The PowerPC

Volume Number:		10
Issue Number:		2
Column Tag:		Powering Up

The PowerPC

From CISC to RISC

By Richard Clark & Jordan Mattson, Apple Computer, Inc.

The Heart of the Next Generation

The forthcoming generation of Macintosh systems will be powered by the PowerPC family of RISC microprocessors. Apple’s decision to make this change wasn’t undertaken lightly. This month’s Powering Up will examine the differences between CISC and RISC, take a look at the PowerPC family of microprocessors, and close with a overview of the architecture of the first PowerPC implementation - the PowerPC “601”. This should help explain why Apple is making such a dramatic change to the Macintosh product line.

A brief history of the (CISC) universe

The earliest microcomputers were designed to be easy to program in assembly language and were designed to conserve memory, which was expensive and slow to access. (They were also designed according to the limited manufacturing techniques available.) This led to chips that had:

• Very few registers - often only an “accumulator” and one or two general-purpose registers

• “Complex” instructions that allowed assembly language programmers to write programs using a small number of these instructions instead of a large number of simpler instructions (this also conserved memory)

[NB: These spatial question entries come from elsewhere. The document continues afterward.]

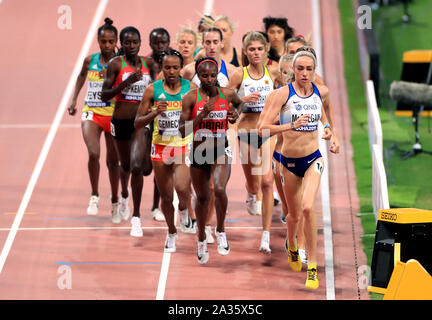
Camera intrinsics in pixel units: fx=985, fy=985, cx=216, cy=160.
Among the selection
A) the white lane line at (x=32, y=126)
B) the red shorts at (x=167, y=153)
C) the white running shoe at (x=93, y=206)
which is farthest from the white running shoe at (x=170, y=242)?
the white lane line at (x=32, y=126)

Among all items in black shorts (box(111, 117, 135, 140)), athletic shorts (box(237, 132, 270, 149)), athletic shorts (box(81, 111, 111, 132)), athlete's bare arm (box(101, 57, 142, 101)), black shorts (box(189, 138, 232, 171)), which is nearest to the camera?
black shorts (box(189, 138, 232, 171))

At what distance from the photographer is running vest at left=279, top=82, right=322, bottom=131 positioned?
11.1 meters

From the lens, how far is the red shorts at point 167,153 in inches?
462

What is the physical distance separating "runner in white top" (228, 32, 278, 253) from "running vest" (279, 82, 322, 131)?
0.89m

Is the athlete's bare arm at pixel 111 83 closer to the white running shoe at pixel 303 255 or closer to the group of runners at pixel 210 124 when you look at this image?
the group of runners at pixel 210 124

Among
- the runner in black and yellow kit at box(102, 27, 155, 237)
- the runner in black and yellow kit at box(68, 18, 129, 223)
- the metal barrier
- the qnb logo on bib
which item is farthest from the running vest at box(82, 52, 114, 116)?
the metal barrier

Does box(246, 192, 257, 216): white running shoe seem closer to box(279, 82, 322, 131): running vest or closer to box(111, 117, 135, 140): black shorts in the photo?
box(111, 117, 135, 140): black shorts

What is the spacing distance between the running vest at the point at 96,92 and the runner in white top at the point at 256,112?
5.84 ft

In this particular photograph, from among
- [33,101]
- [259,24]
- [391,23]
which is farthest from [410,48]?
[33,101]

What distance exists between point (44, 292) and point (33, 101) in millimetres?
7552

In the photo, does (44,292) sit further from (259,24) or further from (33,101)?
(259,24)

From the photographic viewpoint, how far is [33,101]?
18.2 meters

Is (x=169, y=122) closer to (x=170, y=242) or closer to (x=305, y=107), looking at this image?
(x=170, y=242)

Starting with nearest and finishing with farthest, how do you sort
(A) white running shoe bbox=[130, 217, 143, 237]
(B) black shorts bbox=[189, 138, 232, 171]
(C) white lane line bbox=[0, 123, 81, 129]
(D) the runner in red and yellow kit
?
1. (D) the runner in red and yellow kit
2. (B) black shorts bbox=[189, 138, 232, 171]
3. (A) white running shoe bbox=[130, 217, 143, 237]
4. (C) white lane line bbox=[0, 123, 81, 129]
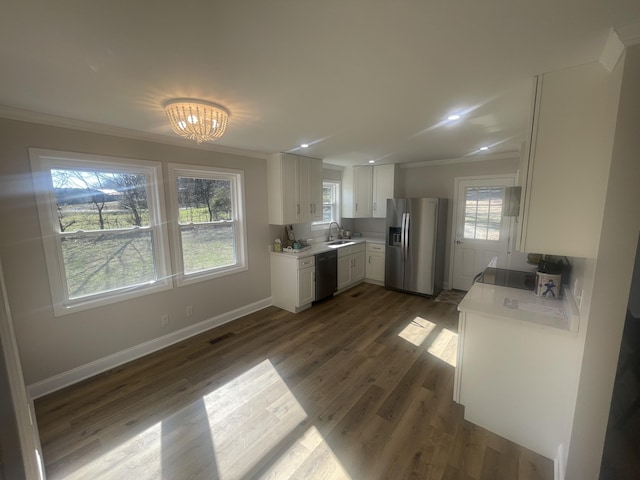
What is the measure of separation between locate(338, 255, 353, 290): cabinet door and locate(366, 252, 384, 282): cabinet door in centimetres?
54

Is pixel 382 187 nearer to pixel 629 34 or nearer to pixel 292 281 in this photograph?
pixel 292 281

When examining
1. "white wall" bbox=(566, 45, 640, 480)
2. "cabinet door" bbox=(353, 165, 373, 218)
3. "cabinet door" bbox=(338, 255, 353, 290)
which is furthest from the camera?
"cabinet door" bbox=(353, 165, 373, 218)

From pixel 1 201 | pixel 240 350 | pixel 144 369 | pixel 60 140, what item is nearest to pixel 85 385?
pixel 144 369

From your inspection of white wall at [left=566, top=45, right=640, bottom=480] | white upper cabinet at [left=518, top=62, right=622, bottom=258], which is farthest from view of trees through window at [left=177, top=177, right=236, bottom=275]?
white wall at [left=566, top=45, right=640, bottom=480]

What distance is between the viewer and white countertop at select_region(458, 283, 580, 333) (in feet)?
5.61

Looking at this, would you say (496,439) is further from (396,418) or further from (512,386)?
(396,418)

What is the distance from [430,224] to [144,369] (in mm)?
4302

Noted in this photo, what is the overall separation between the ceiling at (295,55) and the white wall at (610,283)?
1.40 feet

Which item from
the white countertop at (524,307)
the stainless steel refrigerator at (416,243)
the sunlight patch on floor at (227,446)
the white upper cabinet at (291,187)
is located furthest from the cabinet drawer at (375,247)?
the sunlight patch on floor at (227,446)

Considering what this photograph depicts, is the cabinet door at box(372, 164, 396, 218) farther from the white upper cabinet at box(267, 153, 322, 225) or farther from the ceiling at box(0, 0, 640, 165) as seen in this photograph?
the ceiling at box(0, 0, 640, 165)

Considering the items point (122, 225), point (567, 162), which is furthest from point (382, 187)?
point (122, 225)

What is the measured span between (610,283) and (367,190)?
4.30 meters

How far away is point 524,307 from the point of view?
1944 millimetres

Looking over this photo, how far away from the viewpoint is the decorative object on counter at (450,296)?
14.5 ft
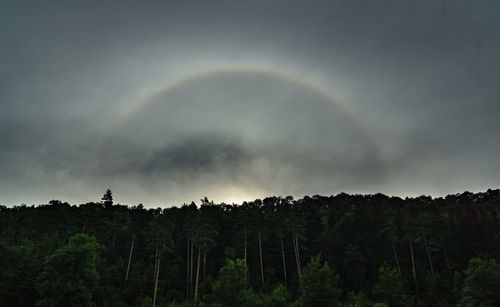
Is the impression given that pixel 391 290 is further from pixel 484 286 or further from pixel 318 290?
pixel 318 290

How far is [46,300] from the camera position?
4181cm

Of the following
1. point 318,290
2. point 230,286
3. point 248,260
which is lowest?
point 318,290

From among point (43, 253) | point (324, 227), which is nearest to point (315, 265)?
point (43, 253)

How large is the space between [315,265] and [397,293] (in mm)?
21659

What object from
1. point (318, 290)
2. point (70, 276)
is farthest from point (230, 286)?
point (70, 276)

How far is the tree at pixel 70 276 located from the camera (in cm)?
4250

• “Variable length” instructions where the instruction (often 1 byte long) would be followed by the information needed by that instruction

• Multiple styles of accessing memory, known as “addressing modes,” which allowed programmers to access individual locations directly, via a pointer, by an offset to a pointer, by combining pointers, and so on

These processors also executed instructions serially - each instruction had to complete before the next instruction could begin.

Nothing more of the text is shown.